Another example of code motion:
for(i=0;i<10;i++) { a = a + c; }
In the above mentioned code, a = a + c can be moved out of the 'for' loop, and the new code is
a = a + 10*c;
Induction Variable Elimination
[edit | edit source]A variable is said to be induction variable if this gets increased and decreased by a fixed amount on every iteration of a loop. ex:
for(i=0; i<10; i++) { j=17*i; }
Here i,j are induction variables If two or more induction variables in loop, it may be possible to get rid of all but one. Eventually we can eliminate j from this loop.
Reduction In Strength
[edit | edit source]This concept refers to the compiler optimization method of substituting some machine instruction(s) by cheaper one(s) maintaining equivalence in results. Since some operators have different strength i.e use different space in the memory. This type of optimization can generate high gains especially when targeting different hardware and the compiler is aware of the subtle differences it can benefit from.
For ex- Strength of *(Multiply) is "Higher" than +(Add).

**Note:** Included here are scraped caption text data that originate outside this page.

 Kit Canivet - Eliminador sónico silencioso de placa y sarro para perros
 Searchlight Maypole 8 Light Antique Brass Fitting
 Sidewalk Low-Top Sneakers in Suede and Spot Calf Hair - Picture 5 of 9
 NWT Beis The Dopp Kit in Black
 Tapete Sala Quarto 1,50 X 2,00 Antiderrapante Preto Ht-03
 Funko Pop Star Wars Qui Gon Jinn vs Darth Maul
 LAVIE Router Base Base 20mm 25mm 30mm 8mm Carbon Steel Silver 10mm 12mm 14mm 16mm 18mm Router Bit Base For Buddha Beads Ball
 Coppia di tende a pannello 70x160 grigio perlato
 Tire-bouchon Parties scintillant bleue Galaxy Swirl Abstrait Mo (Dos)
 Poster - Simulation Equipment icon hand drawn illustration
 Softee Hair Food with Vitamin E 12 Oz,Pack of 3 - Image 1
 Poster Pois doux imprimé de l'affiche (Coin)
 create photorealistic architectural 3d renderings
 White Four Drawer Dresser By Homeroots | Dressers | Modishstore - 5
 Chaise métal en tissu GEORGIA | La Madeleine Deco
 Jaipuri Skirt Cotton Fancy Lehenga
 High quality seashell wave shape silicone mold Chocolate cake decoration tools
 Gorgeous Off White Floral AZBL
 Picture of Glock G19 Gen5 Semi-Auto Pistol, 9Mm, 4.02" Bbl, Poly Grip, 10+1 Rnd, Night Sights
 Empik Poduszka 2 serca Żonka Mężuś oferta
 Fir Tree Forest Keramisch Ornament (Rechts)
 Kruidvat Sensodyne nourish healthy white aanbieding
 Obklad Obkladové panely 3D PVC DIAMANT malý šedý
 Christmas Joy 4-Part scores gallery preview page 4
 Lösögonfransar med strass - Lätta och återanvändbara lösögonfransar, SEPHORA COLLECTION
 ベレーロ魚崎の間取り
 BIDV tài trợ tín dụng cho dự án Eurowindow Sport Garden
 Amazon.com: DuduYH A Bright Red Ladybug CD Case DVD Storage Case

So,in this type of optimization Higher Strength Operators are replaced by Lower Strength Operators.
Example
Given that
Length(S1 || S2)
where S1 and S2 have some values.
So If we apply the rule then
Length(S1 || S2) ---(Replaced By)--> [Length(S1) + Length(S2)]
As + operation is cheaper than the ||.
and it was Cleared by the above example that there will no change in Result.
Function Chunking
[edit | edit source]Function chunking is a compiler optimization for improving code locality. Profiling information is used to move rarely executed code outside of the main function body. This allows for memory pages with rarely executed code to be swapped out.